1. The transcript of the March 25, 1994 summary judgment hearing makes it clear that Atwood's raw data, and plaintiffs' lack of access thereto, were the central focus of plaintiffs' challenge to the Secretary's decision:

See Transcript at 7-8:

Mr. Falk: The objections here are procedural, your honor. We know that the Secretary ultimately has the call on the ultimate fact. The procedural issues that

I want to focus on this morning . . . are, number one, the failure of the Secretary to obtain and make a part of the administrative record and to consider the underlying data on which Dr. Atwood's reports, which is the linchpin of the whole thing, the underlying data on which the report was based.

Transcript at 16:

Mr. Falk: But the Secretary never requested Atwood for that data, and had never placed it in the administrative record or considered it. And has never answered the questions raised by the scientists. . . . And that's the problem. If you had the data, you could make — you could make a judgment, an intelligent and correct judgment as to whether Atwood has reached the wrong conclusion or the right one.

Transcript at 37-38

Mr. Flynn: Dr. McDonald and Dr. Barrowclough are simply saying that they cannot tell whether the conclusions that were reached by Dr. Atwood are justified, because they have not had an opportunity to review the data.

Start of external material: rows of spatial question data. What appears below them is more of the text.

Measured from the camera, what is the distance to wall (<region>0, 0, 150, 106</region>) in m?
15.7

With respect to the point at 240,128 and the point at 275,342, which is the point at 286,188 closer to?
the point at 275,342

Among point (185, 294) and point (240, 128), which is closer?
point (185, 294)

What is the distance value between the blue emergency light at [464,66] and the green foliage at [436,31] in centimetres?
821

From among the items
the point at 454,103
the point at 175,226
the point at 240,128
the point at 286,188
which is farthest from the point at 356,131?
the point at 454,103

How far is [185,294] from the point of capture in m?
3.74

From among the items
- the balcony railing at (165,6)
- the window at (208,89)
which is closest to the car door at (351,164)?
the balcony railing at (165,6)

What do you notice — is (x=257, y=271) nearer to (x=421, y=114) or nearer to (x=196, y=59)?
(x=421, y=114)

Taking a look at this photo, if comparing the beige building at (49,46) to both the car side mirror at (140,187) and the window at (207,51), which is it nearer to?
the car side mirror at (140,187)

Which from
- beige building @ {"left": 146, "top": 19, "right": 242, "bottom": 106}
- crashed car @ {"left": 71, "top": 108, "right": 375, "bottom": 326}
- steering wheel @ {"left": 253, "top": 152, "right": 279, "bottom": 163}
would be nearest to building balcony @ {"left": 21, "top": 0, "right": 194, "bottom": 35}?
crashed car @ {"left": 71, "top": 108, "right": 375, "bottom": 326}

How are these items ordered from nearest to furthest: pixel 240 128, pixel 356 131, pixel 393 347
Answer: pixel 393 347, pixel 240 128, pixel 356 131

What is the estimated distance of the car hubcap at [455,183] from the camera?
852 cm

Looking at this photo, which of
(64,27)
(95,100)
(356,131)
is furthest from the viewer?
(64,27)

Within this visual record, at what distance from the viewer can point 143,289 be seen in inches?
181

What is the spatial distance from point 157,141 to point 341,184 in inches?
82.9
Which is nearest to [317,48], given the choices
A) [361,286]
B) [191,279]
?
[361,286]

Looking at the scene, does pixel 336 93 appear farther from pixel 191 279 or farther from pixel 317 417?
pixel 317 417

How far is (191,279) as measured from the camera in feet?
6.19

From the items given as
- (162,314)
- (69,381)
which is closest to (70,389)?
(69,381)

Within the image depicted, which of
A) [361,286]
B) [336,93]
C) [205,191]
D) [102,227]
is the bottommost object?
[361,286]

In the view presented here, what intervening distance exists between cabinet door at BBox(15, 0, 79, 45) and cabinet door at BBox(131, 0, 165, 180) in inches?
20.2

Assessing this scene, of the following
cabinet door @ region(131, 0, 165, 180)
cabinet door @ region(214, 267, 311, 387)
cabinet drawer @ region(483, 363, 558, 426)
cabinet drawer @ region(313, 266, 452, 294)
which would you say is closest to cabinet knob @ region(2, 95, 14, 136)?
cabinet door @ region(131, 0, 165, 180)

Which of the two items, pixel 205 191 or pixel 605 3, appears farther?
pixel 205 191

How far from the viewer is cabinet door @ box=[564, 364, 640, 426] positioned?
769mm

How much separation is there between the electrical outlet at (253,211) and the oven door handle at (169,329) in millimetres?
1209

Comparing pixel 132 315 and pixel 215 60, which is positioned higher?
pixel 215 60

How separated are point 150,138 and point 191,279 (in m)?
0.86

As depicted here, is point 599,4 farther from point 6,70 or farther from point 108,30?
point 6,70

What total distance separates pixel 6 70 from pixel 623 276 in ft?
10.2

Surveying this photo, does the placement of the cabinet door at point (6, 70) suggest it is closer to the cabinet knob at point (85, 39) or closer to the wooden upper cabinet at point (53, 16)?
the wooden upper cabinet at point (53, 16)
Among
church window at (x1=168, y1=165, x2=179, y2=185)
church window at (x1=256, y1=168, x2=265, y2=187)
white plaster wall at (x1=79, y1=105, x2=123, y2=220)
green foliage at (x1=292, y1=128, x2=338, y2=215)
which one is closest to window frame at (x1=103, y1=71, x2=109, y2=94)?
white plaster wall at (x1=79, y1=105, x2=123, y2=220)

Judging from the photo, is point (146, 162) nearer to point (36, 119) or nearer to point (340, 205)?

If someone came into this Court, for example, in a conventional trial proceeding, and said to the Court, "I am an expert, I would like the Court to believe me about my conclusions about the gnatcatcher." Does anybody doubt that those who have an interest in that opinion and in the outcome of that opinion would have the right to see the data upon which he bases his conclusions?

2. This option is available to the Secretary because on May 5, 1994, Dr. Atwood wrote Secretary Babbitt offering the disputed raw data for examination:

[V]ia this letter I wish to communicate to you that I have decided to provide my raw morphological measurements of Polioptila californica to any representative of the Fish and Wildlife Service whom you may choose to designate as a recipient. I willingly take this action in the spirit of scientific cooperation and a desire to assist the Service in making an objective and responsible decision with regard to the gnatcatcher issue.

Federal defendants' Reply Memorandum, Exhibit 1, Letter of Jonathan L. Atwood, Ph.D. May 5, 1994.

3. None of the facts which relate the listing of the P.c.c. to the California N.C.C.P. Act were detailed in the original summary judgment papers or mentioned by either of the parties at the summary judgment hearing. A court cannot decide a case in a vacuum. The administrative record in this case approaches 10,000 pages in length. There is no guarantee that a court will become aware of matters that are relevant to a dispute unless the parties bring those matters to the court's attention. To paraphrase Judge Posner, judges are not like pigs, hunting for truffles buried in the administrative record. See United States v. Dunkel, 927 F.2d 955, 956 (7th Cir. 1991) ("Judges are not like pigs, hunting for truffles buried in briefs.").

4. It should be pointed out that there has been no substantive challenge to the Secretary's decision to list the P.c.c. This Court has only credited plaintiffs' complaint about deficiencies in the process.